─── RECORDS SUPPLIED
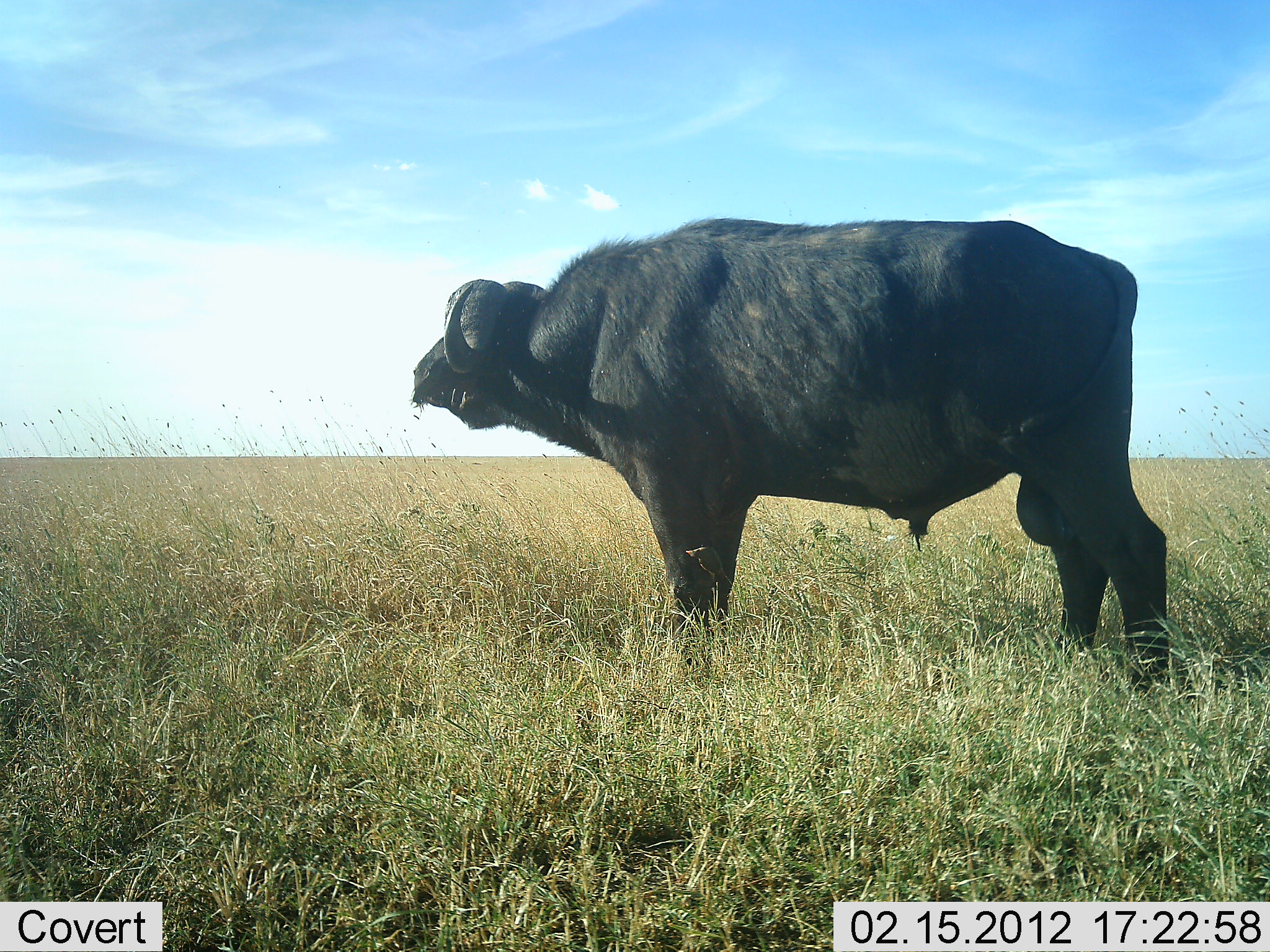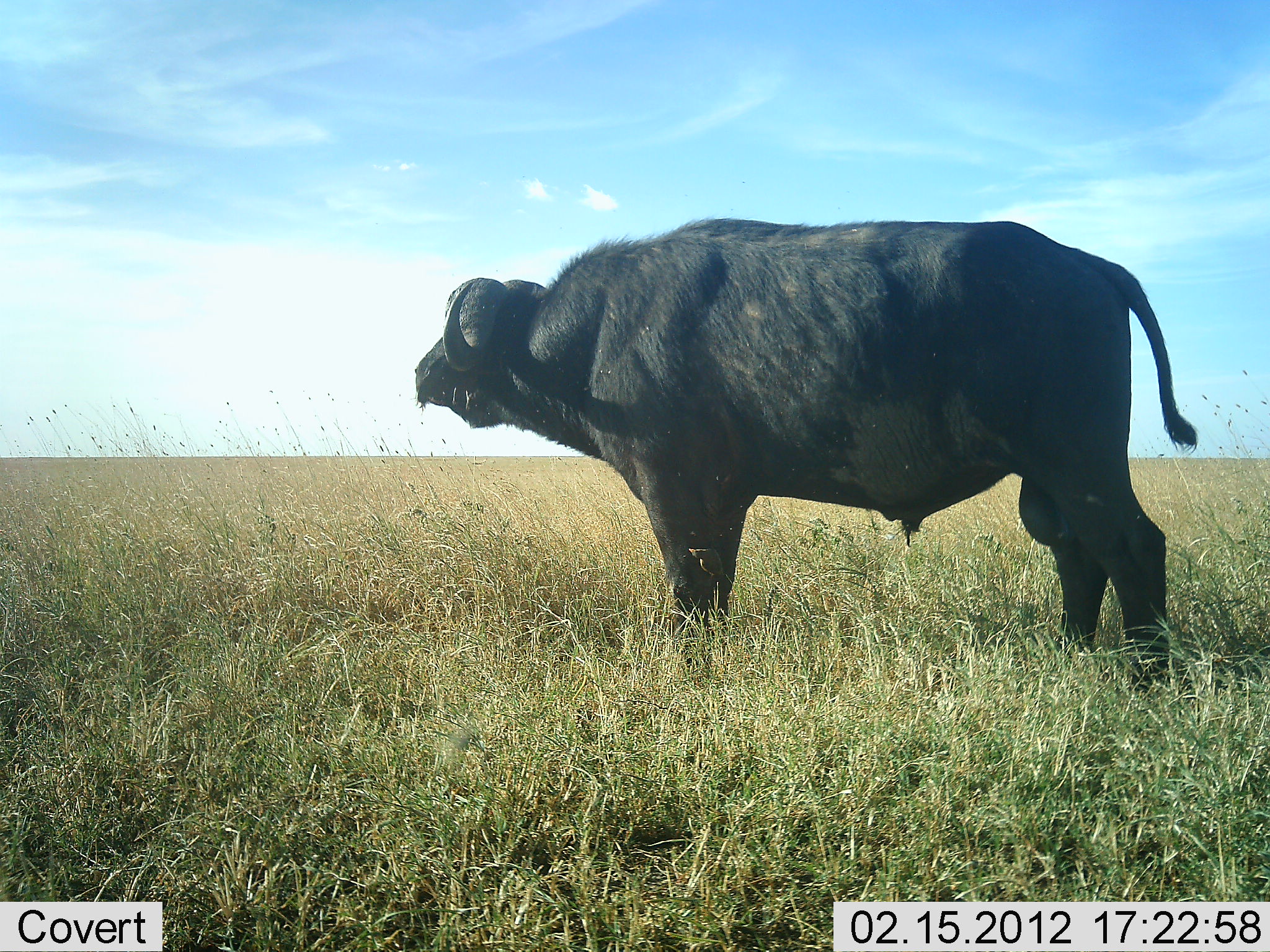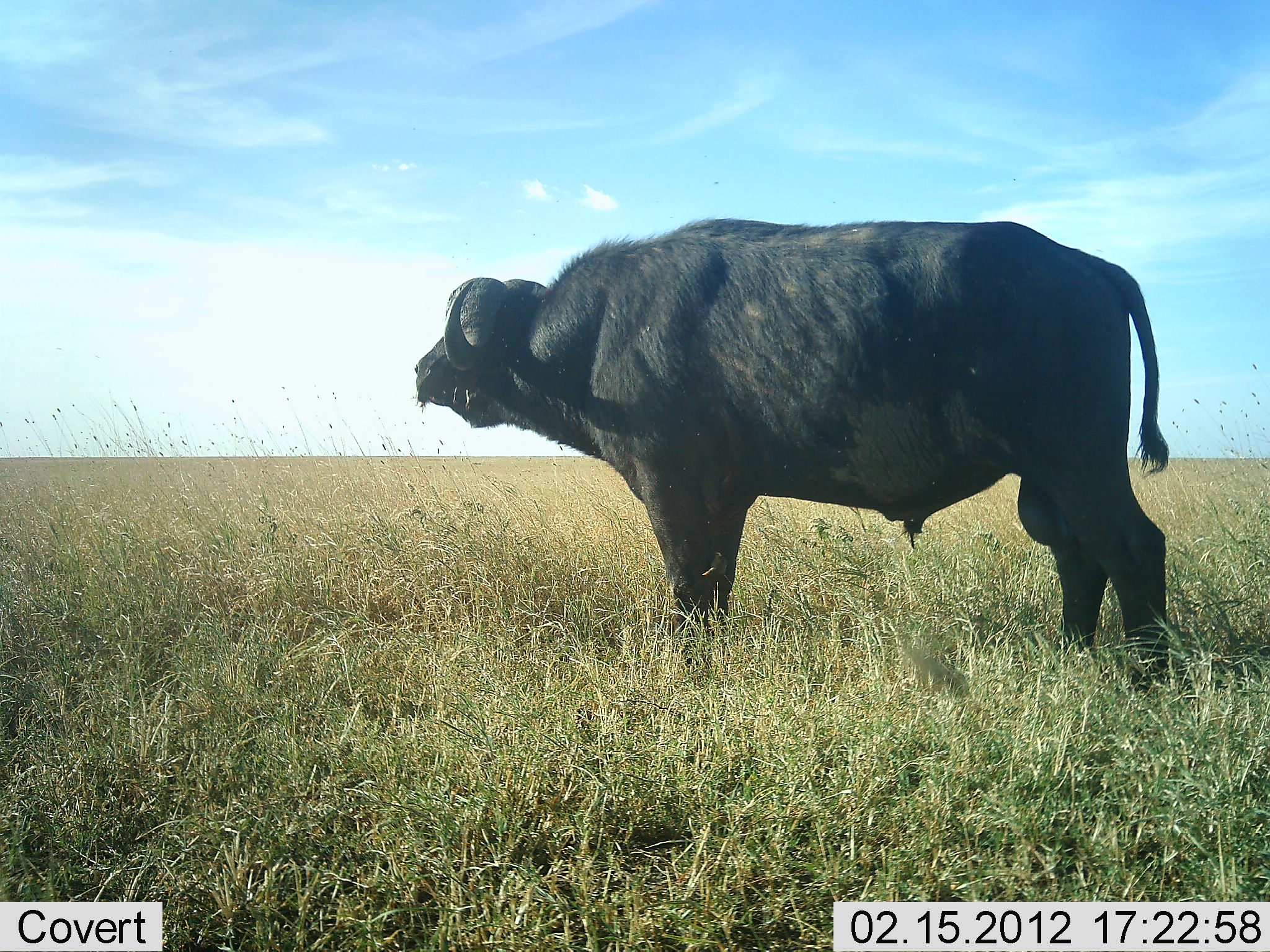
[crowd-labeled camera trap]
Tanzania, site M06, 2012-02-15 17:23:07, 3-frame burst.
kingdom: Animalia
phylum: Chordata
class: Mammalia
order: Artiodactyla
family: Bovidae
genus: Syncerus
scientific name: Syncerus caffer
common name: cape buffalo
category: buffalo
──────
GOAL OF THE EXERCISE: Starting at the line with "Tanzania, site M06, 2012-02-15", retype each line through the final one in the data above, unchanged and with nothing added.

SOLUTION BELOW:
Tanzania, site M06, 2012-02-15 17:23:07, 3-frame burst.
kingdom: Animalia
phylum: Chordata
class: Mammalia
order: Artiodactyla
family: Bovidae
genus: Syncerus
scientific name: Syncerus caffer
common name: cape buffalo
category: buffalo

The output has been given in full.